[start of Supplied data]

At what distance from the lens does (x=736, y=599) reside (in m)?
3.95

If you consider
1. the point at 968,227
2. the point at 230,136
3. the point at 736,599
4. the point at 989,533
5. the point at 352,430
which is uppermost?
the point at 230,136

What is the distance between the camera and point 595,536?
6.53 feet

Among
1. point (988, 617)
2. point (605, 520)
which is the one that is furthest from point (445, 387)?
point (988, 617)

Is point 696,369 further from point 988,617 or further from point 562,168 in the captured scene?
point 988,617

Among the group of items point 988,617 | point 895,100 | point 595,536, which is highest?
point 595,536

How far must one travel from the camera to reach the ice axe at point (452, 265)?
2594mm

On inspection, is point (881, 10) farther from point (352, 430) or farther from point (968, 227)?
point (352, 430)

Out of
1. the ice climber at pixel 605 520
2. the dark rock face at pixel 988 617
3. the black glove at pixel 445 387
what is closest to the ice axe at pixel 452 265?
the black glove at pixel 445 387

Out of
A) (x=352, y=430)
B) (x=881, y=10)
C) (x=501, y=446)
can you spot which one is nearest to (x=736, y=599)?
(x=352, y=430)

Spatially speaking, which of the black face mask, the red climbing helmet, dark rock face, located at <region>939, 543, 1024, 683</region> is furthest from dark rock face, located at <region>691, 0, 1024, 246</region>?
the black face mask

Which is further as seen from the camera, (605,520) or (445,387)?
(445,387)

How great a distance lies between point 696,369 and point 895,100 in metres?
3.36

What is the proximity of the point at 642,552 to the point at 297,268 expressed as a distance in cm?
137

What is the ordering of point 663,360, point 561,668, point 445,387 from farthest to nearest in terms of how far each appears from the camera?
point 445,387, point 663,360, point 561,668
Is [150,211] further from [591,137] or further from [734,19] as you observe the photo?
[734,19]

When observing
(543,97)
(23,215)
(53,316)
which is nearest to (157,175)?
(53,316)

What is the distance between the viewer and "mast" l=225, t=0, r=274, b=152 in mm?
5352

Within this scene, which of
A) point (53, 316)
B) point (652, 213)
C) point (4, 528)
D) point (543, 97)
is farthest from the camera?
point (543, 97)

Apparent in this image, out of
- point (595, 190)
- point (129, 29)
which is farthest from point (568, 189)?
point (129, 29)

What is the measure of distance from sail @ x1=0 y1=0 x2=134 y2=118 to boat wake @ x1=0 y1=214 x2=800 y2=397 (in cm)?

[end of Supplied data]

§ Objective
Can you substitute "lens" for every "camera" in the records above and give them again with nothing else changed?

§ Written reply
At what distance from the lens does (x=736, y=599) reside (in m)?
3.95

If you consider
1. the point at 968,227
2. the point at 230,136
3. the point at 736,599
4. the point at 989,533
5. the point at 352,430
which is uppermost?
the point at 230,136

What is the distance between the lens and point 595,536?
6.53 feet

Among
1. point (988, 617)
2. point (605, 520)
which is the one that is furthest from point (445, 387)?
point (988, 617)

Is point 696,369 further from point 988,617 or further from point 562,168 in the captured scene?
point 988,617

Among the group of items point 988,617 | point 895,100 | point 595,536, which is highest?
point 595,536

How far must one travel from the lens to reach the ice axe at point (452, 265)?
2594mm

On inspection, is point (881, 10) farther from point (352, 430) or farther from point (968, 227)?
point (352, 430)

Out of
1. the ice climber at pixel 605 520
2. the dark rock face at pixel 988 617
3. the black glove at pixel 445 387
what is closest to the ice axe at pixel 452 265?
the black glove at pixel 445 387

Out of
A) (x=352, y=430)
B) (x=881, y=10)
C) (x=501, y=446)
can you spot which one is nearest to (x=736, y=599)?
(x=352, y=430)

Spatially speaking, which of the black face mask, the red climbing helmet, dark rock face, located at <region>939, 543, 1024, 683</region> is furthest from dark rock face, located at <region>691, 0, 1024, 246</region>?
the black face mask

Which is further as seen from the lens, (605,520) or (445,387)?
(445,387)

How great a distance lies between point 696,369 and point 895,100 in metres?
3.36

What is the proximity of the point at 642,552 to the point at 297,268 expressed as a distance in cm?
137

What is the ordering of point 663,360, point 561,668, point 445,387 from farthest to nearest in terms of how far each appears from the lens?
point 445,387, point 663,360, point 561,668
Is [150,211] further from [591,137] or further from [734,19] as you observe the photo?
[734,19]

When observing
(543,97)
(23,215)
(53,316)
which is nearest to (157,175)?
(53,316)

What is the distance between the viewer and "mast" l=225, t=0, r=274, b=152 in mm?
5352

Within this scene, which of
A) point (53, 316)
B) point (652, 213)
C) point (4, 528)
D) point (543, 97)
is farthest from the lens?
point (543, 97)

Apparent in this image, out of
- point (595, 190)
- point (129, 29)
which is farthest from point (568, 189)?
point (129, 29)

What is the measure of distance from sail @ x1=0 y1=0 x2=134 y2=118 to boat wake @ x1=0 y1=214 x2=800 y2=397 (in cm)?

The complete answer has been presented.